They were drafted on Friday and Saturday, and there won’t be much time for it to sink in to the young prospects coming to Anaheim for a conditioning camp this week. The seven players drafted over the weekend, including Rickard Rakell in the first round, will be joining 15 others in Southern California this weekend.
Emerson Etem, drafted in the first round last year, and Devante Smith-Pelly, also drafted in 2010, will be part of group as well. Both Etem and Smith-Pelly had impressive training camps last September and both of them attributed their success to the conditioning camp two months prior. It will be nice to assess how both of those players continue to develop.
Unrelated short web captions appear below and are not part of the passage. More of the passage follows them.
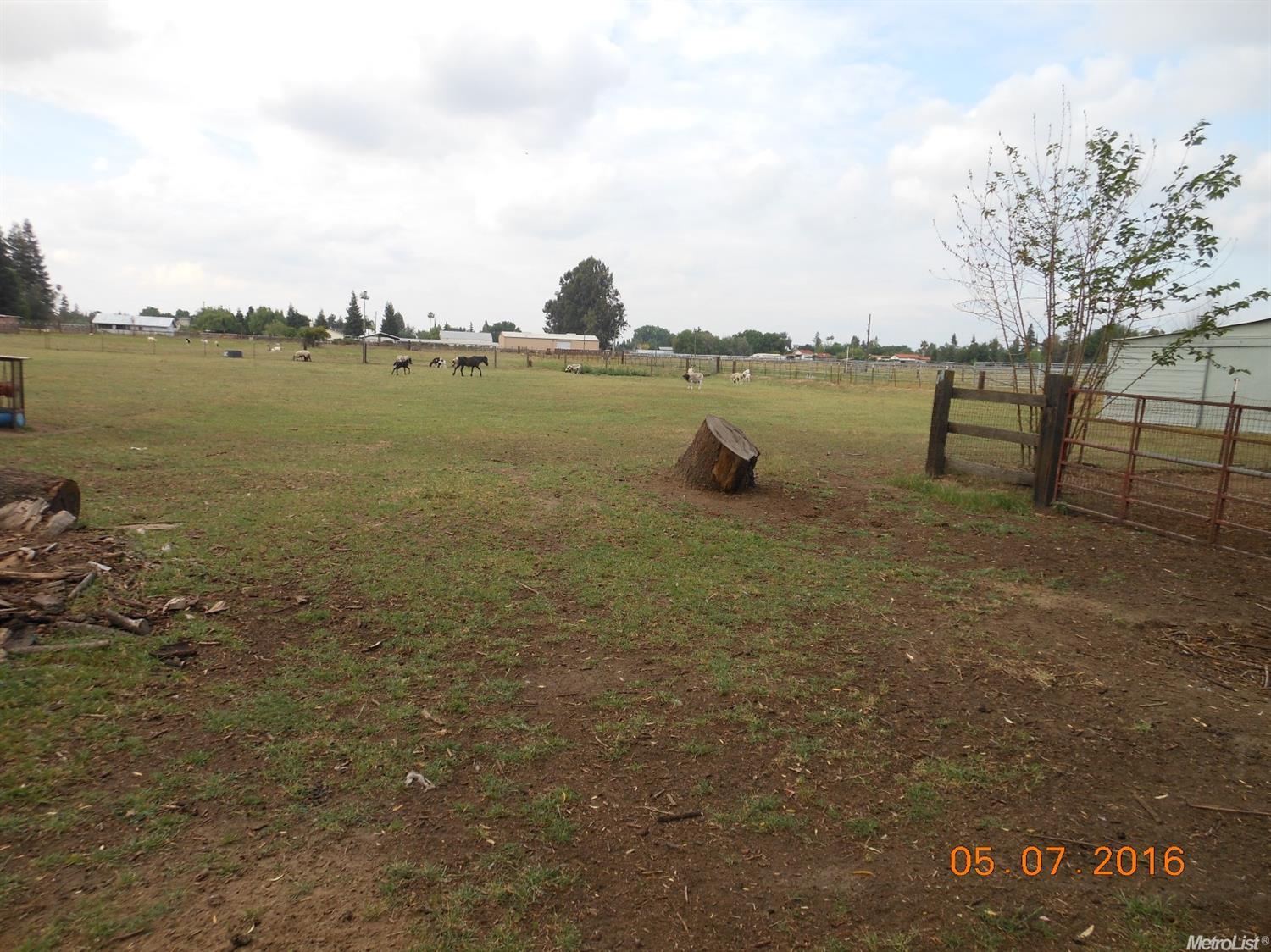 2101 E Linwood Ave, Turlock, CA 95380 photo 25
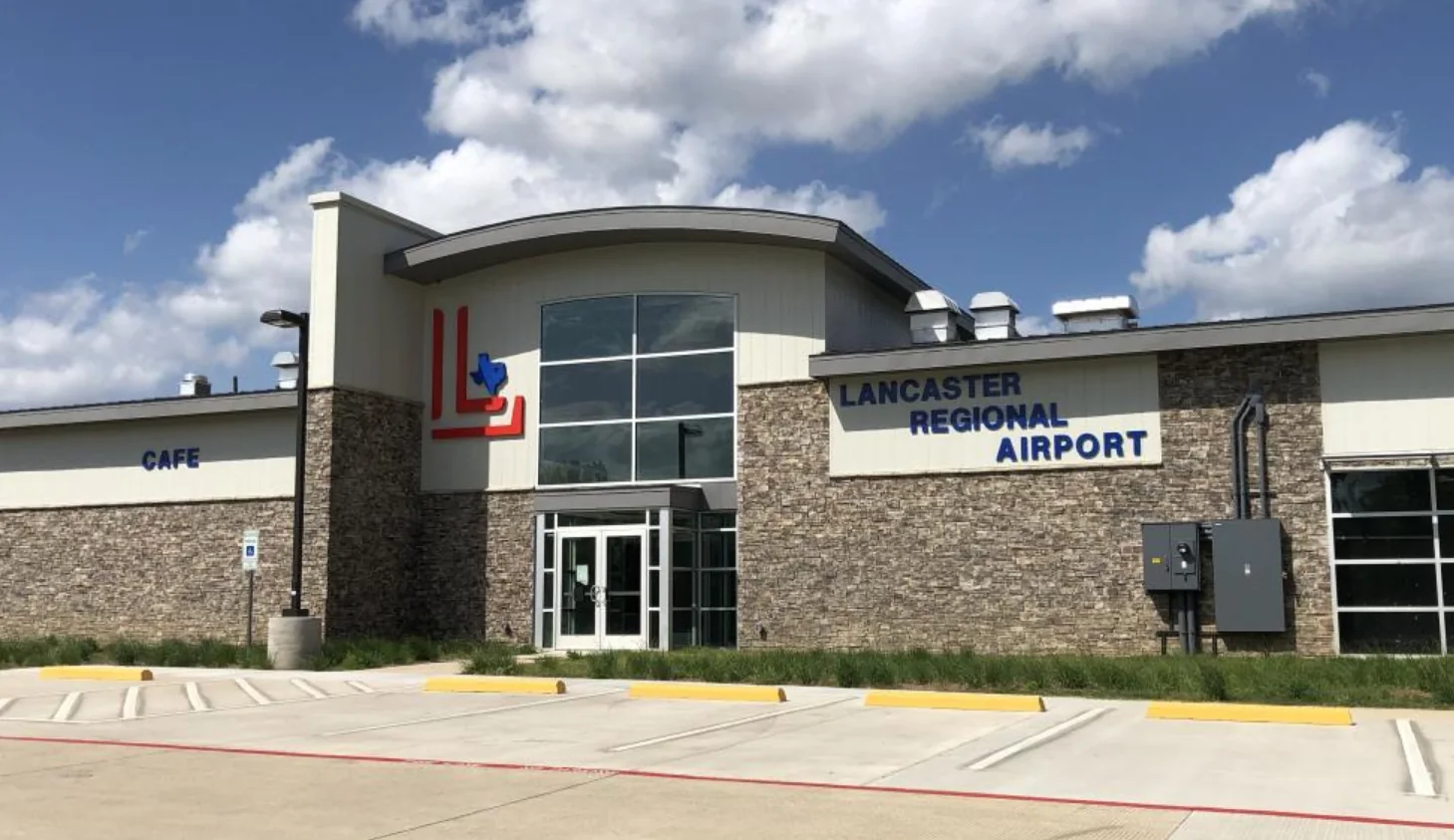 Lancaster Regional Airport (KLNC)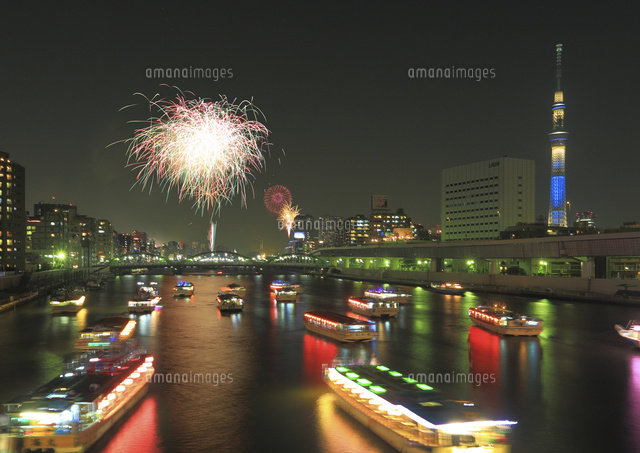 隅田川花火大会と東京スカイツリー粋と屋形船 の写真素材 イラスト素材 アマナイメージズ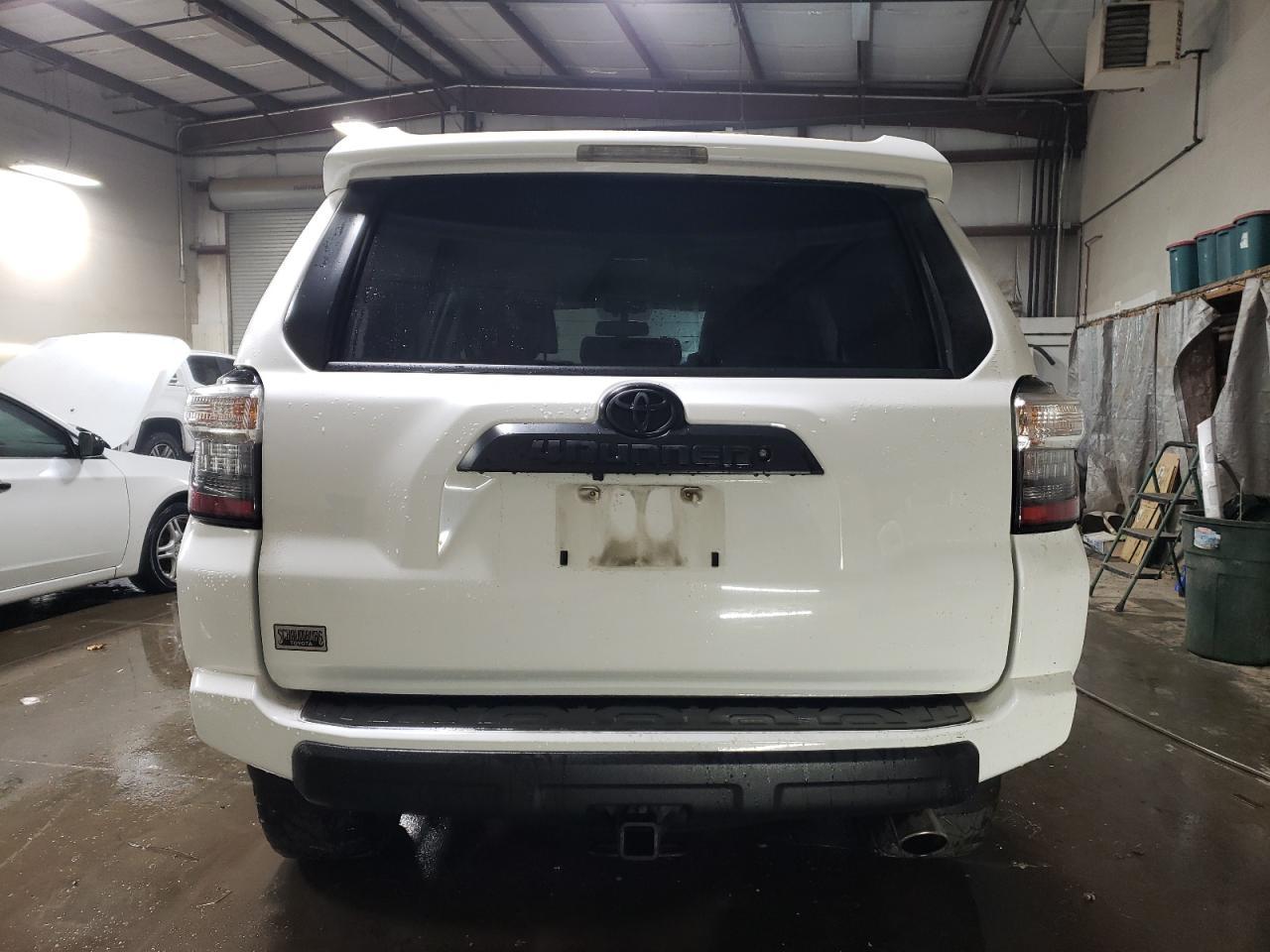 2019 TOYOTA 4 RUNNER - Фото 6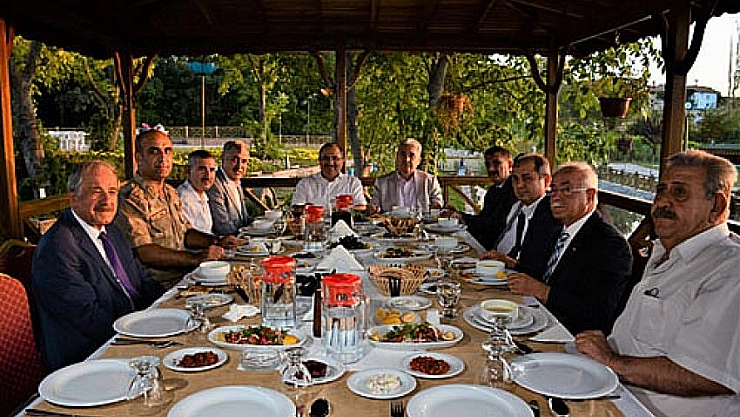 Usta'ya veda yemeği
Camp will include a scrimmage, open to the public, at Anaheim Ice on Thursday, June 30 at 9:00am. The remainder of the camp, which runs through July 5, will be devoted to teaching nutrition, strength and conditioning, daily weight and aerobic training, as well as other concepts needed on and off the ice to reach the next level.
While the future looks bright, there are two players who are officially hanging up the skates. Todd Marchant announced his retirement earlier today, and that was followed by Paul Kariya, who began his career as a Duck.
Marchant played 17 seasons in the NHL and 1195 games. He amassed 186 goals and 312 assists, just two points shy of 500. He spent time with the New York Rangers, Edmonton Oilers and the Columbus Blue Jackets, but spent the past six years in Anaheim, winning a Stanley Cup with the team in 2007. His inspirational t-shirts, created while injured, helped remind his teammates what it would take to win the Stanley Cup – Heart, Sacrifice, Passion, and Destiny.
Marchant will remain with the club as a player development coach.
“I’d like to personally thank Todd for his invaluable contributions to this organization over the last six years,” said Ducks GM Bob Murray. “His character and presence in our locker room will be missed, but we’re extremely grateful that he has agreed to join the front office as director of player development. Congratulations to Todd and his family on a wonderful career.”
Not long after Marchant announced his retirement, Paul Kariya announced his. At age 36, Kariya took all of last year off to recover from post-concussion syndrome. Despite making progress, doctors all agreed that the risk of further damage from another concussion was too big a risk to even consider playing.
Kariya was drafted fourth overall as the Mighty Ducks first ever draft pick in 1993. He spent eight seasons with the team and blossomed when Teemu Selanne joined Anaheim in 1996. The two were good friends and played for six seasons with amazing chemistry.
Kariya’s most memorable moment on ice came as a result of an injury during the sixth game of the Stanley Cup Finals in 2003. New Jersey Devils defenseman, Scott Stevens, leveled Kariya mid-ice, clearly handing him one of his many concussions. Kariya was clearly knocked out on the ice and helped off by trainers to the dressing room. Kariya returned to the ice, to the amazement of everyone, including Stevens, who looked like he saw a ghost. Kariya proceeded to get the puck and scored a dramatic goal that helped lead to a game seven in the series, a moment that, having witnessed it in person, still sends chills down my spine just thinking about it.
Kariya retires just 11 games shy of 1000 and 11 points shy of 1000 with 402 goals and 587 assists, literally a point per game player. The former Ducks captain released this statement through his agent:
“Today, I announce my retirement from professional hockey. I would like to thank all of those who have been part of so many great memories — my teammates, coaches, team management and staff. I am also very grateful for the support I have received over the years from the fans, especially those in Anaheim, Colorado, Nashville, and St. Louis.
It was my dream to be a professional hockey player in the NHL from my minor hockey days in North Vancouver and Burnaby, through junior hockey in Penticton, college hockey at the University of Maine, and the Canadian National Team. I would not have achieved it without support from all of these people and organizations.”
Two very different but important players to the Ducks retired today. Tomorrow, new hopefuls will be on the ice, dreaming of long careers that will end nobly. Who knows what the future will hold?